Michael T. Gastner

Assistant Professor, Yale-NUS College

I am an applied mathematician and data scientist. My main interests are at the interface of data visualization and cartography. Currently, I am spending most of my research time on developing user-friendly methods to construct cartograms.

Curriculum Vitae

Cartograms

We live in the era of “big data”. Visualizing data is an important step when summarizing information. Geographic maps are a popular means to visualize spatial data, but conventional maps often tell a misleading story. Usually, each map region is displayed with an area proportional to its actual land area.

Unfortunately, equal-area maps usually miscommunicate statistical data. In an election, for example, the land area of a region is irrelevant. Instead, well-designed infographics should visualize the number of votes in a region.

Cartograms are infographics that rescale map areas in proportion to statistical data (e.g. population size or the number of votes).

I am developing cartogram algorithms and software. The objectives are that

  • the algorithms guarantee that all areas are scaled correctly.
  • geographic neighbours remain neighbours on the cartogram.
  • cartograms are presented with an intuitive user interface.
For our latest algorithm (described in this PNAS paper), please visit our GitHub repository. To simplify cartogram generation, we have recently embedded this code into the web application go-cart.io.
Cartogram of the 2016 US presidential election
Cartogram of the 2016 US presidential election. Each state is represented by an area in proportion to its number of electors. States won by the Republicans are red, those won by the Democrats blue. See our paper for more details.

Publications

Click here for a complete publication list with links to full-text papers.
Below is a selection of representative publications.

Interactivity in cartograms

I. K. Duncan, S. Tingsheng, S. T. Perrault and M. T. Gastner
Task-based effectiveness of interactive contiguous area cartograms
IEEE Trans. Vis. Comput. Graph. 27(3):2136–2152 (2021)

Cartograms are map-based data visualizations in which the area of each map region is proportional to an associated numeric data value (e.g. population or gross domestic product). Because of their distorted appearance, cartograms have often been criticised as difficult to read. We conducted an experiment to evaluate whether cartograms are more legible if they are accompanied by interactive features (animations, linked brushing, or infotips). With access to interactivity, most participants answered even complex questions about the maps correctly. Among the interactive features, animations had the strongest positive effect, so we recommend them as a minimum of interactivity when cartograms are displayed on a computer screen.

Interface used by participants
Interface used by participants during cartogram reading tasks. (1) Conventional map. (2) Cartogram of the same country. (3) Participants were informed about available interactive features. (4) When this button was pressed, the cartogram displayed on the right switched to a conventional map. (5) Infotip with statistics about the region under the pointer.

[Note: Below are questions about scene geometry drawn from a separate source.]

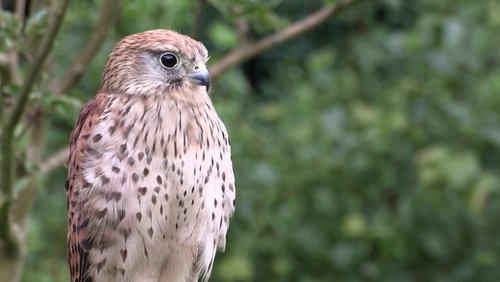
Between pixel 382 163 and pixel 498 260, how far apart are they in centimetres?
77

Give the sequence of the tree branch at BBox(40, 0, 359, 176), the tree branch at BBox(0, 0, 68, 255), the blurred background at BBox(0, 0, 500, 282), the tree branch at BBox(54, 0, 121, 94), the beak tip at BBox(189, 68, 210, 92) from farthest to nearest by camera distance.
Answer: the blurred background at BBox(0, 0, 500, 282) < the tree branch at BBox(40, 0, 359, 176) < the tree branch at BBox(54, 0, 121, 94) < the beak tip at BBox(189, 68, 210, 92) < the tree branch at BBox(0, 0, 68, 255)

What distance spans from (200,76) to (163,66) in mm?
115

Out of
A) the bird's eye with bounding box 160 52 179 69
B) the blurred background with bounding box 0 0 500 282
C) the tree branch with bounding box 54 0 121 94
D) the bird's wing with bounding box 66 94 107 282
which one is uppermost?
the blurred background with bounding box 0 0 500 282

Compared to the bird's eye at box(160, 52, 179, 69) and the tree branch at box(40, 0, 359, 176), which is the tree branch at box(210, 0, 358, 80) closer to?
the tree branch at box(40, 0, 359, 176)

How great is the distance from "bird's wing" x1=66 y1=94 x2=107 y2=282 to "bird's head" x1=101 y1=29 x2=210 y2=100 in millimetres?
111

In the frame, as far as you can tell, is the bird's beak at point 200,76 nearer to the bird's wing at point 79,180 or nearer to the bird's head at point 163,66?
the bird's head at point 163,66

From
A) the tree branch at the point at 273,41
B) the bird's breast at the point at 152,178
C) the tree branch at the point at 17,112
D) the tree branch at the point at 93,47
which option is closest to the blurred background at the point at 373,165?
the tree branch at the point at 273,41

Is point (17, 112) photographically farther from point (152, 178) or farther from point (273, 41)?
point (273, 41)

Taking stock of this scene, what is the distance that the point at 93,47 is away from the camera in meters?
4.78

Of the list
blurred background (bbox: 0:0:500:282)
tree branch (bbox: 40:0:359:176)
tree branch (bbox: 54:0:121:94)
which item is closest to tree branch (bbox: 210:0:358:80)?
tree branch (bbox: 40:0:359:176)

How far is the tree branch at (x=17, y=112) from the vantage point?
381 cm

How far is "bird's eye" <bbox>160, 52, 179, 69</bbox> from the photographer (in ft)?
12.8

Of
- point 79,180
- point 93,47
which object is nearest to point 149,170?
point 79,180

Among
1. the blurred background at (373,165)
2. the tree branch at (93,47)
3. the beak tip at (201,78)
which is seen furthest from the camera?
the blurred background at (373,165)
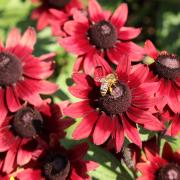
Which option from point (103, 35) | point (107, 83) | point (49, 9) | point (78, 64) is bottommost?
point (49, 9)

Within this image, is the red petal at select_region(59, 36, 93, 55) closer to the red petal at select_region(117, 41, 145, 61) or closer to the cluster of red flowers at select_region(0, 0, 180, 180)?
the cluster of red flowers at select_region(0, 0, 180, 180)

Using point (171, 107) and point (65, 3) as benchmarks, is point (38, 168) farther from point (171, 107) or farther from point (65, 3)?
point (65, 3)

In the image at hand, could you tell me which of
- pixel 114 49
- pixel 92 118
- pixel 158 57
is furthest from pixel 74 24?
pixel 92 118

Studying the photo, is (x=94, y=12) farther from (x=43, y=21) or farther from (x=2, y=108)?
(x=2, y=108)

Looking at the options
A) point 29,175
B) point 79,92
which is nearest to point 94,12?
point 79,92

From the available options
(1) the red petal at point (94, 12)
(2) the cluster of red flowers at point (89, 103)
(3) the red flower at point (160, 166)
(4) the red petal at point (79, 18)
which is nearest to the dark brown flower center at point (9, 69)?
(2) the cluster of red flowers at point (89, 103)
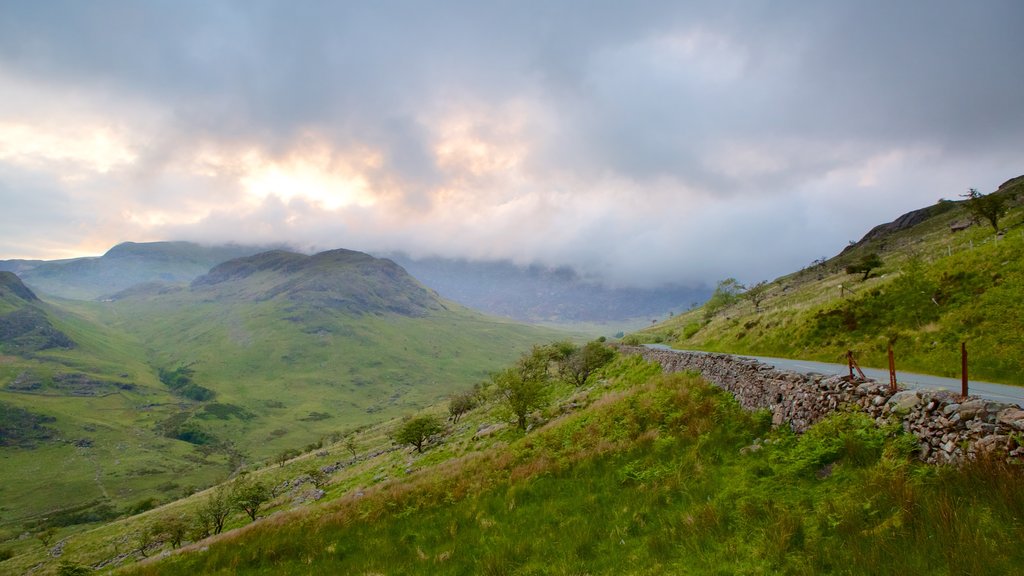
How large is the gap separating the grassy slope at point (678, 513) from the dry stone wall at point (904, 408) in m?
0.46

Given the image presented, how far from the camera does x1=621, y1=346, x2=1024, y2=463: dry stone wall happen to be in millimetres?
7770

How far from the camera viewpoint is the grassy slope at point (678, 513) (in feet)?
23.1

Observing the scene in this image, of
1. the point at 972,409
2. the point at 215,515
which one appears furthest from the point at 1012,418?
the point at 215,515

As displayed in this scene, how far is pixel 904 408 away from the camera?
9.87 meters

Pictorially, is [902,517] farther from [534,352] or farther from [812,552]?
[534,352]

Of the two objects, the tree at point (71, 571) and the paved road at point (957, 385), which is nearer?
the paved road at point (957, 385)

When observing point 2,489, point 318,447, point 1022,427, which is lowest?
point 2,489

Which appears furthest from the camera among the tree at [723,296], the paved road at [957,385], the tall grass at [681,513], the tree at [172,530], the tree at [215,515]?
the tree at [723,296]

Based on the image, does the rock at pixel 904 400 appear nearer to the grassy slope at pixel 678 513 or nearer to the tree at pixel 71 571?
the grassy slope at pixel 678 513

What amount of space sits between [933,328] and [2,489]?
321 meters

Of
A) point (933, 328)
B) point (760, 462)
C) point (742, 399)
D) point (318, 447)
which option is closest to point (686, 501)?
point (760, 462)

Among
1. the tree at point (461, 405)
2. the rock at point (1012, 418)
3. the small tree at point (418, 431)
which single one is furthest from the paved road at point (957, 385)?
the tree at point (461, 405)

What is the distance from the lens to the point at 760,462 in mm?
11969

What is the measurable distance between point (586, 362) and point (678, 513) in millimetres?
49189
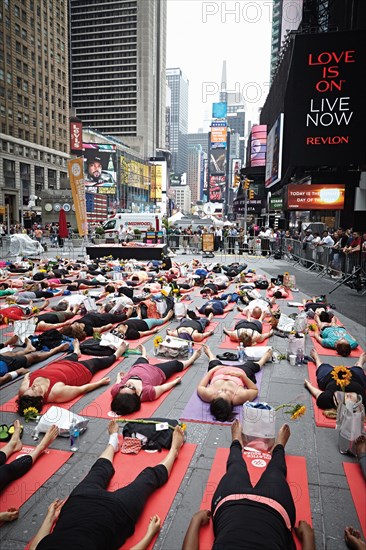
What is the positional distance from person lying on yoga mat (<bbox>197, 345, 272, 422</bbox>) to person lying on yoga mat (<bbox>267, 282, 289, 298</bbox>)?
7.33 m

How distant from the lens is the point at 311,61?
479 inches

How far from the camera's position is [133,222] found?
108 feet

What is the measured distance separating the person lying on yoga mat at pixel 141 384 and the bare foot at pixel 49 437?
874 mm

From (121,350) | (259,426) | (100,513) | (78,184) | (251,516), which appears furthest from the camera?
(78,184)

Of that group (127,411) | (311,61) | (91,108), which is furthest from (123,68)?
(127,411)

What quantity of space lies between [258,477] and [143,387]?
7.38ft

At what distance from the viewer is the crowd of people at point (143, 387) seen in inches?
120

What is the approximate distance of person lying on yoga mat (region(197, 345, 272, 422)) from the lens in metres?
5.45

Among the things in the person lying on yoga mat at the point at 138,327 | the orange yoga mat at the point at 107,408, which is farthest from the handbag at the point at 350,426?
the person lying on yoga mat at the point at 138,327

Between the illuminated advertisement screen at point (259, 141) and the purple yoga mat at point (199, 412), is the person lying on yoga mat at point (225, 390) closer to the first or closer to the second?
the purple yoga mat at point (199, 412)

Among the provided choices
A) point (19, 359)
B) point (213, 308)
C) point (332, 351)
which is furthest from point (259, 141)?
point (19, 359)

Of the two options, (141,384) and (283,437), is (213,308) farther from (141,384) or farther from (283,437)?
(283,437)

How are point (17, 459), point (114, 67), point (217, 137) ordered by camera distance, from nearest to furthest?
point (17, 459)
point (114, 67)
point (217, 137)

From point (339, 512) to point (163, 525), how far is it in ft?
5.21
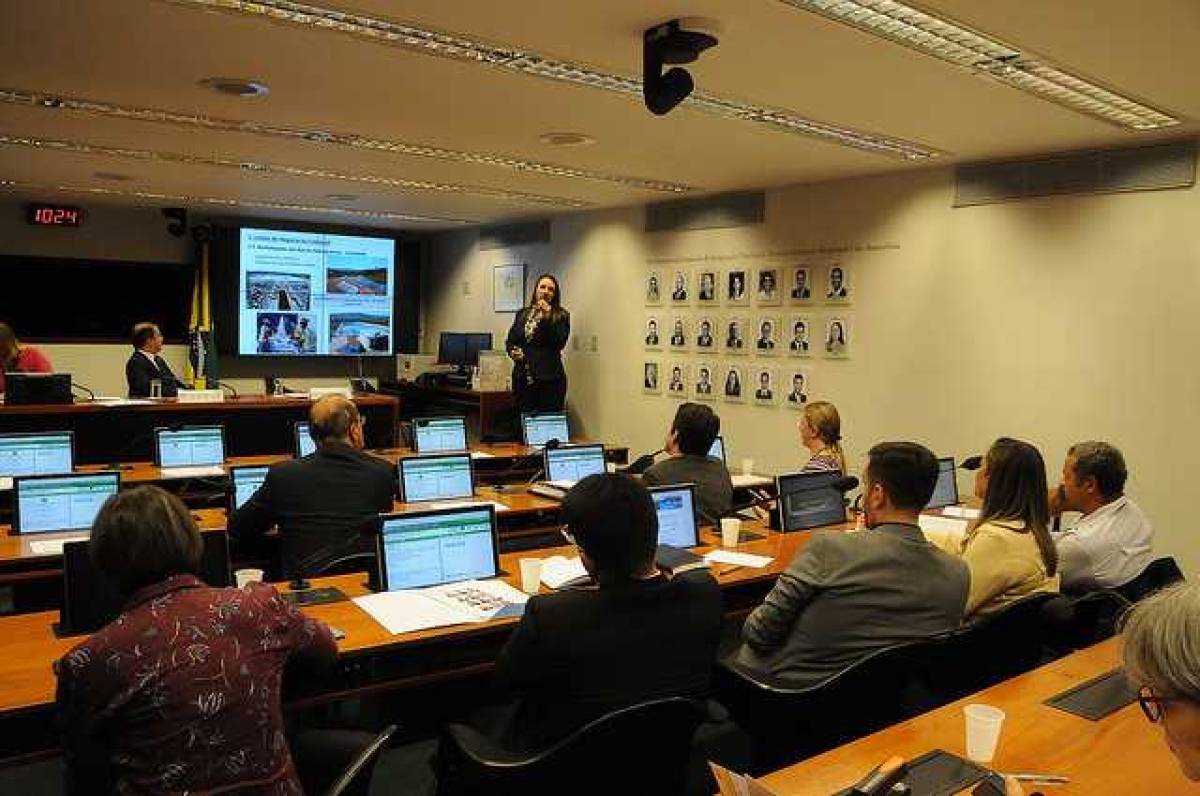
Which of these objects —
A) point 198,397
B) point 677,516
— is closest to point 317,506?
point 677,516

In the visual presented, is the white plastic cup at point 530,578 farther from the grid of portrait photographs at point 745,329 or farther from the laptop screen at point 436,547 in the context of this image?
the grid of portrait photographs at point 745,329

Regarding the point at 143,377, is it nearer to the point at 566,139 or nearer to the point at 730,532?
the point at 566,139

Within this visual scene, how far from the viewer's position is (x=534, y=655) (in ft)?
6.81

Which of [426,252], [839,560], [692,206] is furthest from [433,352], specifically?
[839,560]

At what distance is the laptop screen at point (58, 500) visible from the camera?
3.95 m

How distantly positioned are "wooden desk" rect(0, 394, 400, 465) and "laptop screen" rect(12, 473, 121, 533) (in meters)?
2.62

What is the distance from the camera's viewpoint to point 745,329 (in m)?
8.03

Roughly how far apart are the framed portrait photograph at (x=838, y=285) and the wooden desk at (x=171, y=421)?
4.18m

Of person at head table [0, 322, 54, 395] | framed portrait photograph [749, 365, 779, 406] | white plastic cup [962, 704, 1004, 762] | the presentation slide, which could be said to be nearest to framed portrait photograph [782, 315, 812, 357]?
framed portrait photograph [749, 365, 779, 406]

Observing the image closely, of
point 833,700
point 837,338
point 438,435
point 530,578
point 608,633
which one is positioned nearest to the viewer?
point 608,633

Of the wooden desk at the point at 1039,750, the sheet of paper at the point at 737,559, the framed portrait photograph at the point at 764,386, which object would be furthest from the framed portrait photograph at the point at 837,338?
the wooden desk at the point at 1039,750

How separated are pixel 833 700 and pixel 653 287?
6.69 meters

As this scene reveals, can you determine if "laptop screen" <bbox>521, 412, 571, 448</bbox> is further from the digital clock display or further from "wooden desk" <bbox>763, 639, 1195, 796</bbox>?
the digital clock display

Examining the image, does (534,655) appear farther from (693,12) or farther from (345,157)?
(345,157)
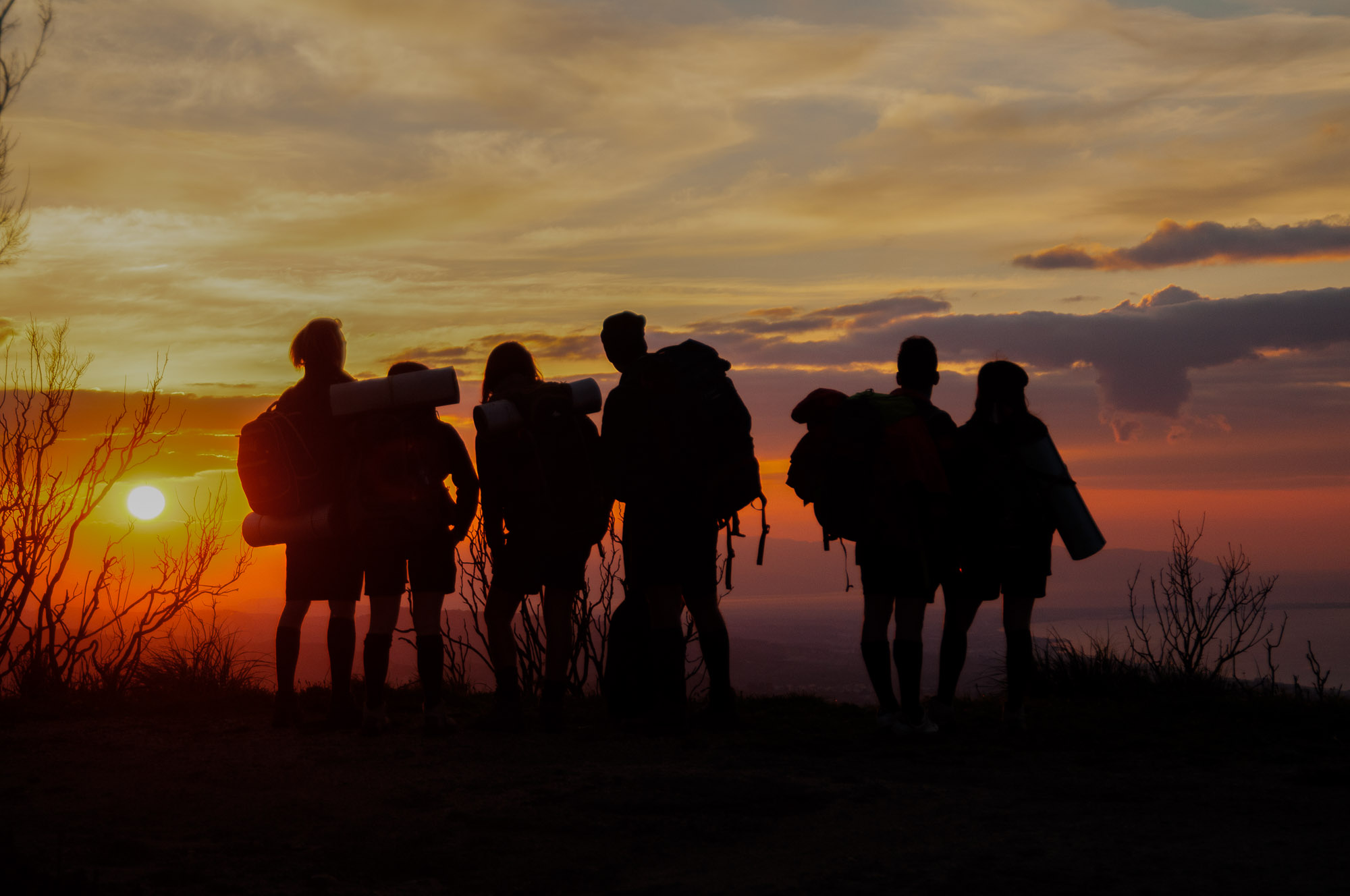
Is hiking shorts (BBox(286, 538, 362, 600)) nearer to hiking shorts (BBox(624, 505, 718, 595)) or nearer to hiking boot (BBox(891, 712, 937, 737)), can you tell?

Efficient cartogram generation

M. T. Gastner, V. Seguy and P. More
Fast flow-based algorithm for creating density-equalizing map projections
Proc. Natl. Acad. Sci. U.S.A. 115(10):E2156–E2164 (2018)

On conventional maps, each region is displayed with an area proportional (or at least nearly proportional) to its geographic area in square kilometres. But equal-area maps can grossly misrepresent demographic data: densely populated cities should be given more prominence than large, but sparsely populated territories. Cartograms solve this problem by rescaling map regions in proportion to, for example, population or gross domestic products. Here we describe and benchmark a fast flow-based algorithm that computes cartograms in a matter of seconds.

GDP cartogram of India
The states and union territories of India on a cartogram where the area of each region is proportional to its gross domestic product. Delhi (DL), although small in land area, appears larger on this cartogram than many other states because of its economic importance. Our algorithm only needs a few seconds on standard hardware to construct the cartogram.

Cargo shipping

P. Kaluza, A. Kölzsch, M. T. Gastner and B. Blasius
The complex network of global cargo ship movements
J. Royal Soc. Interface 7(48):1093–1103 (2010)

The global network of merchant ships plays a crucial role in human mobility, the exchange of goods and the spread of invasive species. We use information about the itineraries of 16 363 cargo ships during the year 2007 to construct a network of links between ports. We show that bulk dry carriers, container ships and oil tankers differ in their mobility patterns and networks. Container ships follow regularly repeating paths whereas bulk dry carriers and oil tankers move less predictably between ports. The network of all ship movements possesses a heavy-tailed distribution with systematic differences between ship types.

Map of the global cargo ship network
The routes of all cargo ships bigger than 10 000 GT during 2007. The colour scale indicates the number of journeys along each route. Ships are assumed to travel along the shortest (geodesic) paths on water.

Diffusion cartograms

M. T. Gastner and M. E. J. Newman
Diffusion-based method for producing density-equalizing maps
Proc. Natl. Acad. Sci. U.S.A. 101(20):7499–7504 (2004)

Cartograms are maps in which the sizes of geographic regions (e.g. countries, provinces) appear in proportion to their population. Such maps are invaluable for data visualization. Unfortunately, to scale regions and still have them fit together, one is normally forced to distort the regions’ shapes, potentially resulting in maps that are difficult to read. Here we present a technique based on ideas borrowed from elementary physics that suffers from none of these drawbacks.

news cartogram of the USA
In this cartogram, states of the USA have an area proportional to the frequency with which they appeared in news stories between November 1994 and April 1998. Data from the North American News Text Supplement (Linguistic Data Consortium, Philadelphia, 1998).

Teaching

YCC1122: Quantitative Reasoning

This “Common Curriculum” course aims to develop the students’ skills in logical and statistical reasoning so that they become critical and informed readers of quantitative data. The course applies the pedagogy of Team-based Learning to ensure that students who bring diverse talents and backgrounds to the course can learn together and from each another.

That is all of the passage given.